Swedes generally trust authorities and experts and do as they are told.
The piece in The Conversation that I linked in the COVID19 thread for December here was recommended reading.
Something I didn’t know is that Our World in Data updates its numbers retrospectively over time, so the deaths per million numbers for, for example, the first few weeks of the pandemic, now look different from what was reported at the time.
I didn’t like his misuse of statistics.
It doesn’t take a genius to realise that statistics based on one week of data are less reliable than statistics based on six months of data.
He also totally ignored the fact that Covid comes in waves, waves that are not necessarily synchronised between countries.
>>It doesn’t take a genius to realise that statistics based on one week of data are less reliable than statistics based on six months of data.<<
But at the time, they were the statistics being widely touted. Did you know/realize the differences backdating of more data made? I probably hadn’t thought about it, even though it is obvious.

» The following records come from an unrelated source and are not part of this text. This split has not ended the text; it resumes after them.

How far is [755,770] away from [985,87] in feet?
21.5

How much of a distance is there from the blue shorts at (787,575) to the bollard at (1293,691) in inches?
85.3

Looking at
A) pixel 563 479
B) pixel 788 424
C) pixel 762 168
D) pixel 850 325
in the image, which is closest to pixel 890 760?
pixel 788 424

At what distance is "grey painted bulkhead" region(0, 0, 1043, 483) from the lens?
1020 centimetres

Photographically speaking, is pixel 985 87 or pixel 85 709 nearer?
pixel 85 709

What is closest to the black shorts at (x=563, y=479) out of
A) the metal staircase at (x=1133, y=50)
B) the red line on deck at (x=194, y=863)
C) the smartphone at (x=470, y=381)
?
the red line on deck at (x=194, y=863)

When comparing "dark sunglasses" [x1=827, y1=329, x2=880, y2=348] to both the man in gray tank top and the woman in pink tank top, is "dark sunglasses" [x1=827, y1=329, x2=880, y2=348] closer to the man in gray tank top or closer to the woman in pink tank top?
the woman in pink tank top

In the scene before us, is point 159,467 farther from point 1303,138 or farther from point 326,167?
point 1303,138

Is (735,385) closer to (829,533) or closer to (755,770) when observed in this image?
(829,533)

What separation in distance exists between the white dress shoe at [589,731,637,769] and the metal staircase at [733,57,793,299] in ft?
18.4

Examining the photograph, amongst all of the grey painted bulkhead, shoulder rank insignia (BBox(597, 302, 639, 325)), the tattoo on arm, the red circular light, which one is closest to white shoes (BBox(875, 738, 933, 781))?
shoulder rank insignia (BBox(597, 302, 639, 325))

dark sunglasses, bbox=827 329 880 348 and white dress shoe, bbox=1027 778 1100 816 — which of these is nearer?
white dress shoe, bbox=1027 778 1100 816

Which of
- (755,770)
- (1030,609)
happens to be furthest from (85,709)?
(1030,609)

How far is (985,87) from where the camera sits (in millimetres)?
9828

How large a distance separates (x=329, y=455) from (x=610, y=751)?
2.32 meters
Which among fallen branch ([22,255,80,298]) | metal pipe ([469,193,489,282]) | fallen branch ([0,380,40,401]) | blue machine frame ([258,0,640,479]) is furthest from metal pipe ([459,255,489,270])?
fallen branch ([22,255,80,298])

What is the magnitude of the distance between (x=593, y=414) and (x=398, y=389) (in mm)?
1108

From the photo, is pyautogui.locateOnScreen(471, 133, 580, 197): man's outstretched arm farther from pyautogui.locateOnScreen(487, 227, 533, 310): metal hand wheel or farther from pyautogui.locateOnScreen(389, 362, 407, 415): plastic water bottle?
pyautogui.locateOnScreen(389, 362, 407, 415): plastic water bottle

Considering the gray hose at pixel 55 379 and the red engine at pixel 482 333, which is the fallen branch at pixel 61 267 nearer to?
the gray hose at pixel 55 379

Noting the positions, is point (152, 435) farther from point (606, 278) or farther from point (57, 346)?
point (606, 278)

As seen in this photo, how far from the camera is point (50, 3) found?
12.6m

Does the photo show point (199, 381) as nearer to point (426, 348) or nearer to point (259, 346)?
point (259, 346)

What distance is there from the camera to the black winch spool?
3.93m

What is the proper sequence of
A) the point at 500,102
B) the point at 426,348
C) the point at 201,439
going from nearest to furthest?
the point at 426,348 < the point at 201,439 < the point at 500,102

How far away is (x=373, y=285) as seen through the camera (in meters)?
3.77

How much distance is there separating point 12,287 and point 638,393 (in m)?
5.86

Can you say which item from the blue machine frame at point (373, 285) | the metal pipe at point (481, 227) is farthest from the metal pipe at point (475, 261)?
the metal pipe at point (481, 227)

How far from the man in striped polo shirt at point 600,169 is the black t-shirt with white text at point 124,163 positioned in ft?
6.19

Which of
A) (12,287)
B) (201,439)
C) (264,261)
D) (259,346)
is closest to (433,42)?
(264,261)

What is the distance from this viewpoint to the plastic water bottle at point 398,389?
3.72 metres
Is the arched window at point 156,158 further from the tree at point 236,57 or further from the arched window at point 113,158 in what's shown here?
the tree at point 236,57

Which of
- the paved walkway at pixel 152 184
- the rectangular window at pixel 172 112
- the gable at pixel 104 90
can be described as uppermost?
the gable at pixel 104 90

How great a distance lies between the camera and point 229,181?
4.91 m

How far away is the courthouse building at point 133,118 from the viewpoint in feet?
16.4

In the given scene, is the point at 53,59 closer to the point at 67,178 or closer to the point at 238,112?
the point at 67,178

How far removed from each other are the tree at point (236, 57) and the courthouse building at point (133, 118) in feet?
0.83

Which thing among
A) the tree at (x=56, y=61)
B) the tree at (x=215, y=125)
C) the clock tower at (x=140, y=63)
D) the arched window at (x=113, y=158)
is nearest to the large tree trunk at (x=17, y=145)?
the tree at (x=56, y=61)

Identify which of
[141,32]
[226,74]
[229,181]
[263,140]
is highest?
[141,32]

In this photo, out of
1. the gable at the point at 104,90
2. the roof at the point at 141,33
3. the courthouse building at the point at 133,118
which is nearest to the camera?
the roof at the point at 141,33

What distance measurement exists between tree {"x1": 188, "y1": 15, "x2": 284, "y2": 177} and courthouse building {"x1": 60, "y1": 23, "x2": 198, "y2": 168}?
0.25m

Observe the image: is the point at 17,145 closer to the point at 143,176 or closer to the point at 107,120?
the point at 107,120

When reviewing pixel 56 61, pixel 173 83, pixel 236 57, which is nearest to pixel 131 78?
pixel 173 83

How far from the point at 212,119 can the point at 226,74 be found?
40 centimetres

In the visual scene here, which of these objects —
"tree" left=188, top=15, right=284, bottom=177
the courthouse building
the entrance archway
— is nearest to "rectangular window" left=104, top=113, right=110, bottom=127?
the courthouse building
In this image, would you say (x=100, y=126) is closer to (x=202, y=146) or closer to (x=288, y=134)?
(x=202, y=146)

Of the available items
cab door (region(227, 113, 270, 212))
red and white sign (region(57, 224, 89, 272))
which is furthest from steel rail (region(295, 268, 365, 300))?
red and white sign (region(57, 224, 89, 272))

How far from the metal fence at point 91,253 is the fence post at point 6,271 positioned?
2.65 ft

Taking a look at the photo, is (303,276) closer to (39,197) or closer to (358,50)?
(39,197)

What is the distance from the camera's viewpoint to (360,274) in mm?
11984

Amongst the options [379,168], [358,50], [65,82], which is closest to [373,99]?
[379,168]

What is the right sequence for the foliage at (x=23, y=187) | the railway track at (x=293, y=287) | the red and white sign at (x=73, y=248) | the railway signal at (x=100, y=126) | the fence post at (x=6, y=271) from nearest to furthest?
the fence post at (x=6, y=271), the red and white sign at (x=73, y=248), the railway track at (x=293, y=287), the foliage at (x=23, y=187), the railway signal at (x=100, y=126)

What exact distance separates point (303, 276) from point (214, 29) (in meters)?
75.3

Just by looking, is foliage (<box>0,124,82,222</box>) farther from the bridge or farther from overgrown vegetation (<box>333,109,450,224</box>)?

Just about to go into the last session.
Health outcomes of e-cigarettes.
GM crops and food security.
Anti-epistomology! Unlearning everything!
In the following, the poisoning would be of people who spray insecticide, not people who eat plants.

Dang. The last talk topic has been changed. It was supposed to be about “reject epistemology, unlearn everything”.
mollwollfumble said:
In the following, the poisoning would be of people who spray insecticide, not people who eat plants.
Dang. The last talk topic has been changed. It was supposed to be about “reject epistemology, unlearn everything”.
I suspect some people do not wash their plant matter before eating them so it’s possible that some of the incidents are from those who eat the plants too
https://rationalwiki.org/wiki/Morton%27s_demon
“Morton’s demon makes it possible for a person to have his own set of private facts which others are not privy to, allowing the person to construct a theory which is perfectly supported by all the facts that the demon allows in.”

Yes.
;-)
mollwollfumble said:
https://rationalwiki.org/wiki/Morton%27s_demon“Morton’s demon makes it possible for a person to have his own set of private facts which others are not privy to, allowing the person to construct a theory which is perfectly supported by all the facts that the demon allows in.”
Yes.
;-)
I was just about to look up Morton’s Demon. I’d not heard of it before.